They are moving batch jobs to GCP. Because there probably the occasional burst loads and the often underutilized capacity makes using a flexible compute fabric (aka cloud provider) a better choice.
If they are moving everything, well, Netflix did that too. Maybe opportunity cost, maybe having your engineers work on your core product instead of running VMs is cheaper altogether.
uh correct me if I'm wrong but all CDN's that Netflix purchases also need to have a large storage cache backing them right? Meaning each CDN Netflix uses for local caching also requires a colocated datastore to circumvent their centralized-bandwidth issue.
You're not wrong per se but Netflix takes a similar route to Google Global Cache in that they provide the hardware and place it inside the networks of other ISPs etc etc. So it's a CDN in the sense its a distributed content delivery network but not in the sense that they just use large traditional CDN providers.
Netflix provides massive storage boxes to ISPs that serve content from within the network of the ISP the user is connecting from. This can save the ISP a lot of external traffic so they generally want to do this to save costs and meet customer demands. YouTube does a similar thing.

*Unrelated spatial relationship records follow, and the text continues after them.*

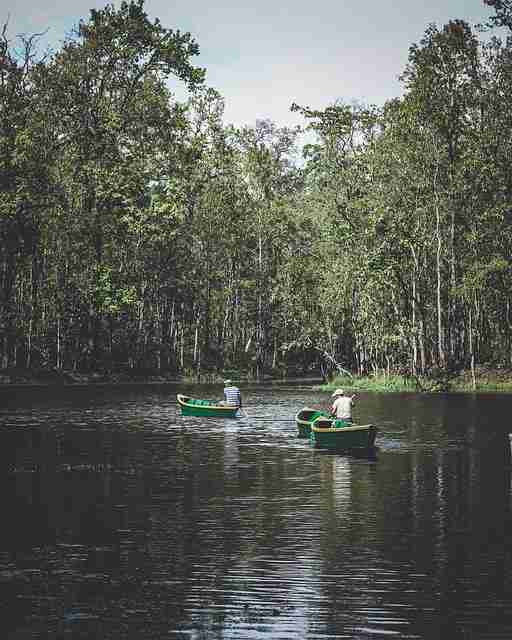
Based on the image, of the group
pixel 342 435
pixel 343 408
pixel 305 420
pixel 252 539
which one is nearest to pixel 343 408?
pixel 343 408

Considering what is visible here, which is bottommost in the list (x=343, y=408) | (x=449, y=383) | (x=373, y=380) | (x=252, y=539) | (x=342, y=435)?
(x=252, y=539)

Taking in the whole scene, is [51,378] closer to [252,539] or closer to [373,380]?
[373,380]

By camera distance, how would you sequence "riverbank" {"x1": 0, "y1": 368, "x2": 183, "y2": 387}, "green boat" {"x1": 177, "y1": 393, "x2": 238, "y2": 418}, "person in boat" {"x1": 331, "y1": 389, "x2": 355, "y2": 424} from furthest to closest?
"riverbank" {"x1": 0, "y1": 368, "x2": 183, "y2": 387}, "green boat" {"x1": 177, "y1": 393, "x2": 238, "y2": 418}, "person in boat" {"x1": 331, "y1": 389, "x2": 355, "y2": 424}

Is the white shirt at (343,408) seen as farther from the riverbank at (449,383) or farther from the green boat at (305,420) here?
the riverbank at (449,383)

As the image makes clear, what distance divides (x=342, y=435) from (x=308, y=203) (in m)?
56.0

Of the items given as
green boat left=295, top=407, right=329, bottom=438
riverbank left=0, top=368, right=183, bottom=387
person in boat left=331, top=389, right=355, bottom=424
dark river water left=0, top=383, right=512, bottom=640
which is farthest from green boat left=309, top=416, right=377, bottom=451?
riverbank left=0, top=368, right=183, bottom=387

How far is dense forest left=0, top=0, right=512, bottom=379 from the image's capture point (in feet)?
225

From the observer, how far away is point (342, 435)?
32.8 metres

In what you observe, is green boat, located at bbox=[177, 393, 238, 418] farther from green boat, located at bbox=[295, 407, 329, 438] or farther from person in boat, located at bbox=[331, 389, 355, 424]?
person in boat, located at bbox=[331, 389, 355, 424]

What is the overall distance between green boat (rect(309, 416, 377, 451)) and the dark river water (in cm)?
70

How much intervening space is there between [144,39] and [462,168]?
84.2 feet

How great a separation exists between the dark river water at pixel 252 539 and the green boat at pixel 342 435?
70cm

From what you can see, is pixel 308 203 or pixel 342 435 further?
pixel 308 203

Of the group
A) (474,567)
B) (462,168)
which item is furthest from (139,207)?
(474,567)
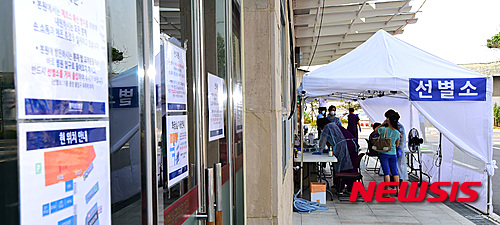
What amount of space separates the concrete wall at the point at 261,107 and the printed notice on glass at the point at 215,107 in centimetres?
96

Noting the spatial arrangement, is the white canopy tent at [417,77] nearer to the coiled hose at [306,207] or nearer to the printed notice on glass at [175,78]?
the coiled hose at [306,207]

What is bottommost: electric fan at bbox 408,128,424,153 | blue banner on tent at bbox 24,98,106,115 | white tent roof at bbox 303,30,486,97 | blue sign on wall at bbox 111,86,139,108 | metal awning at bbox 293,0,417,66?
electric fan at bbox 408,128,424,153

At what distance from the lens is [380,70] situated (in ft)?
25.8

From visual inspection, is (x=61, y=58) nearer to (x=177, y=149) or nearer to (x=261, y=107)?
(x=177, y=149)

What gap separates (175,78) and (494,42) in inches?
2010

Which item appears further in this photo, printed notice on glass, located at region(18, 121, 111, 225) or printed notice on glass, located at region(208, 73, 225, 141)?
printed notice on glass, located at region(208, 73, 225, 141)

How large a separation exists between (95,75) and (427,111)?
27.7 feet

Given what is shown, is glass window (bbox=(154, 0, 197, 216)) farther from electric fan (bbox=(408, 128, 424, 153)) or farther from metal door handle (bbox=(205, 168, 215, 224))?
electric fan (bbox=(408, 128, 424, 153))

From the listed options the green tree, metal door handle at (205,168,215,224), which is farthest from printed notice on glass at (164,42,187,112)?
the green tree

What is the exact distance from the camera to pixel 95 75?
3.62 ft

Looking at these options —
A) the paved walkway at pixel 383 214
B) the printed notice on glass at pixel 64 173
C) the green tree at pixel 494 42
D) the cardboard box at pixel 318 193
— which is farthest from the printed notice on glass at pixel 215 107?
the green tree at pixel 494 42

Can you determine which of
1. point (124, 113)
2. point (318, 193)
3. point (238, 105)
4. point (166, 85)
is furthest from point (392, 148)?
point (124, 113)

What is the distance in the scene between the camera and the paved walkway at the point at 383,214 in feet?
24.8

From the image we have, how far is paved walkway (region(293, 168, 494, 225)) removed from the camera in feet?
24.8
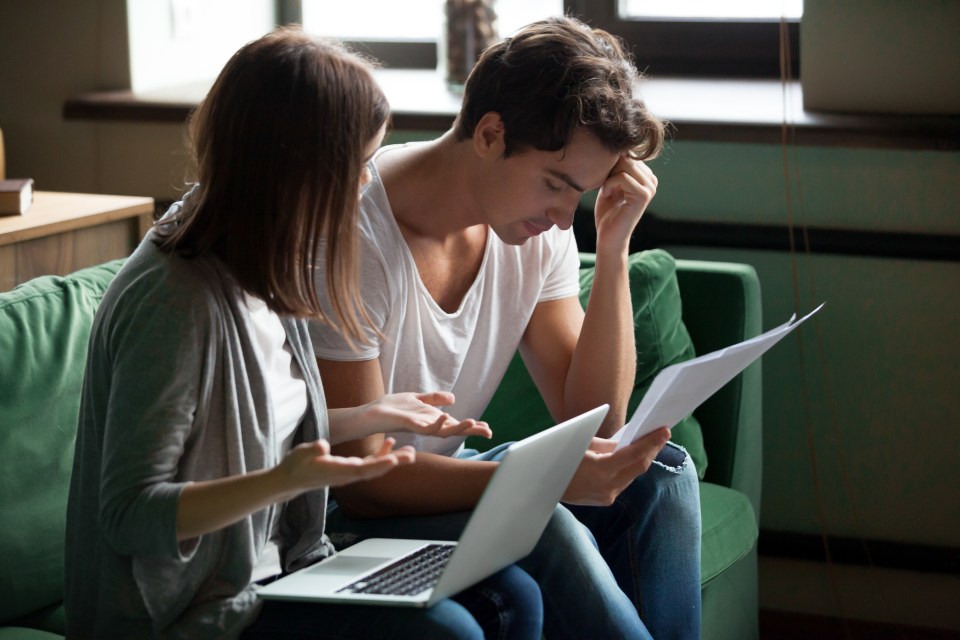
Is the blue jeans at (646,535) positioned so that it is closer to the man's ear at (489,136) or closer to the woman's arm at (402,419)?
the woman's arm at (402,419)

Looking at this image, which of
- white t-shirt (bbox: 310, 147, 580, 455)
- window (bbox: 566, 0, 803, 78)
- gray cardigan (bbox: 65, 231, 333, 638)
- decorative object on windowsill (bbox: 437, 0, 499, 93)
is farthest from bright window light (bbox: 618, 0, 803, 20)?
gray cardigan (bbox: 65, 231, 333, 638)

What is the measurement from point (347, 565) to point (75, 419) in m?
0.51

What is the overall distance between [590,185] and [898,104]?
96 cm

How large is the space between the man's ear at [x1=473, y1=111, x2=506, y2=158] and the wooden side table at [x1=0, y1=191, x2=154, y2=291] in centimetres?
78

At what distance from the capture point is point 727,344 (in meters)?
2.08

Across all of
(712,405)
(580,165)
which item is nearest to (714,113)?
(712,405)

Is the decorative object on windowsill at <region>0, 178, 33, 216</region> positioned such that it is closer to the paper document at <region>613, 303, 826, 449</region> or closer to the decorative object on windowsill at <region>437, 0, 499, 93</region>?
the decorative object on windowsill at <region>437, 0, 499, 93</region>

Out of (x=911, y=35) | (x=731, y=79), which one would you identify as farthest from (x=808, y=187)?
(x=731, y=79)

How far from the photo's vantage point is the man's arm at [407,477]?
144 cm

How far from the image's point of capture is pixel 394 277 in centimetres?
151

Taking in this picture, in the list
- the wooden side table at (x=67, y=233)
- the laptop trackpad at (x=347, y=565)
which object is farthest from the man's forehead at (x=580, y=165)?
the wooden side table at (x=67, y=233)

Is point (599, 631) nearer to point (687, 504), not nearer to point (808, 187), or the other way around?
point (687, 504)

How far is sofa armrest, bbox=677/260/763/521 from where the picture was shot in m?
2.04

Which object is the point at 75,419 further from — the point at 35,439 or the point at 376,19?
the point at 376,19
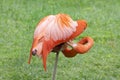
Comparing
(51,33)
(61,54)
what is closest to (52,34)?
(51,33)

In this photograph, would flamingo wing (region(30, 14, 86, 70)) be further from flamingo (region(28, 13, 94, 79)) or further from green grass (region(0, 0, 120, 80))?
green grass (region(0, 0, 120, 80))

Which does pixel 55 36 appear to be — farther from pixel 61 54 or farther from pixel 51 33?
pixel 61 54

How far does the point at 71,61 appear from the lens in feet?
18.8

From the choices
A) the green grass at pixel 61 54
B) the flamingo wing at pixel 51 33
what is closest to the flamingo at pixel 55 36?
the flamingo wing at pixel 51 33

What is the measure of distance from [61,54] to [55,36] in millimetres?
2198

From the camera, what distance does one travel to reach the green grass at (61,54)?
5.31 metres

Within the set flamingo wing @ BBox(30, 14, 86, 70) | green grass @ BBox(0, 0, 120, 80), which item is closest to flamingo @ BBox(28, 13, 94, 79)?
flamingo wing @ BBox(30, 14, 86, 70)

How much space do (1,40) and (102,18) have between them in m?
2.13

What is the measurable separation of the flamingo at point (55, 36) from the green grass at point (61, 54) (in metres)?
1.21

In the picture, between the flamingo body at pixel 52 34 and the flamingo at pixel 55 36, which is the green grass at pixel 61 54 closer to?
the flamingo at pixel 55 36

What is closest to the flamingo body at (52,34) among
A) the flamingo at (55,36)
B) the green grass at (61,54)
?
the flamingo at (55,36)

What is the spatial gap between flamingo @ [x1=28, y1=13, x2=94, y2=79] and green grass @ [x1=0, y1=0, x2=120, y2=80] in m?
1.21

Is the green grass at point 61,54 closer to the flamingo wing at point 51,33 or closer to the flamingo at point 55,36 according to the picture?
the flamingo at point 55,36

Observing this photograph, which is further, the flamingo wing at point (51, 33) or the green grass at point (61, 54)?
the green grass at point (61, 54)
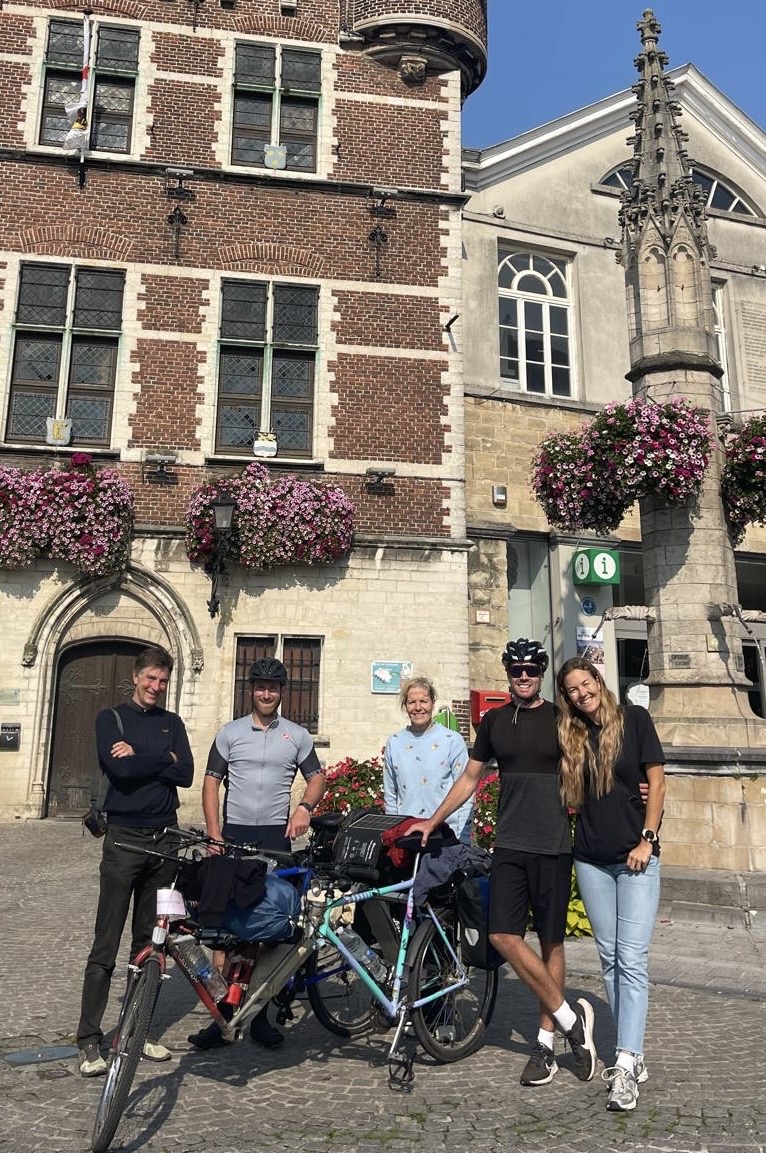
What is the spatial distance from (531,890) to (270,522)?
838 centimetres

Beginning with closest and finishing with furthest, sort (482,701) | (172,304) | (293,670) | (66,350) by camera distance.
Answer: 1. (293,670)
2. (66,350)
3. (172,304)
4. (482,701)

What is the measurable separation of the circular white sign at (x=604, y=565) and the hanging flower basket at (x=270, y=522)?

I don't think Netflix puts their content on CDNs. A prerequisite for Netflix entering a country is whether AWS has a datacenter in that country (or for smaller countries, near that country). For example, Netflix only offered services in Australia when AWS opened an Australian datacenter. If Netflix were distributing their content via CDNs, then it wouldn't matter so much where AWS datacenters are, it would only matter where the CDN edge nodes were. I suspect that Netflix has far too much content to host it economically on a CDN.
The reason Netflix would potentially wait for a proximate AWS datacenter is because all of their apps, backend services, and interface UIs are served from EC2 instances; all of the actual content delivery is in fact handled by their FreeBSD-based OpenConnect appliances. In other words, no, Netflix doesn't put their content on other, third-party CDNs like Cloudfront, Fastly, Limelight Networks, etc., but they do absolutely serve it all from their own, custom-built CDN/hardware.
not sure about GCP, but for other cloud providers Hadoop clusters are reserved hourly and don't actually work well for saving money on batched computes. This is due to Hadoop clusters requiring physical data colocation to meet performance needs (i.e. avoid non-rack-local maps) - even if you were to come up with a by-the-hour compute payment mechanism, you would need a by-the-long-term data storage mechanism that could persist to the point that you could spin up co-located compute capable of operating on that storage... not nearly a trivial problem
I'm guessing Twitter runs their own infra for the really heavy throughput stuff. They're big enough that I'd imagine economies of scale kicked in a long time ago.
It sounds like they moved stuff like logging/metrics and query systems onto GCP, which makes sense because as another poster said utilization is probably bursty.
Indeed, these workloads are bursty. They also tend to involve running lots of different processing frameworks over the same data, which makes the value proposition for separating compute and storage stronger.
This thread, and site, tells the tale. Google is using this for marketing purposes. They already have some trite 2 minute marketing ad running as well. The deal that Twitter received is going to come with extensive incentives unavailable to typical operations. Twitter also was likely able to play the typical providers against each other. 'Oh, well AWS is offering me [x,y,z]. Can you do better?'
If they are moving everything, well, Netflix did that too. Maybe opportunity cost, maybe having your engineers work on your core product instead of running VMs is cheaper altogether.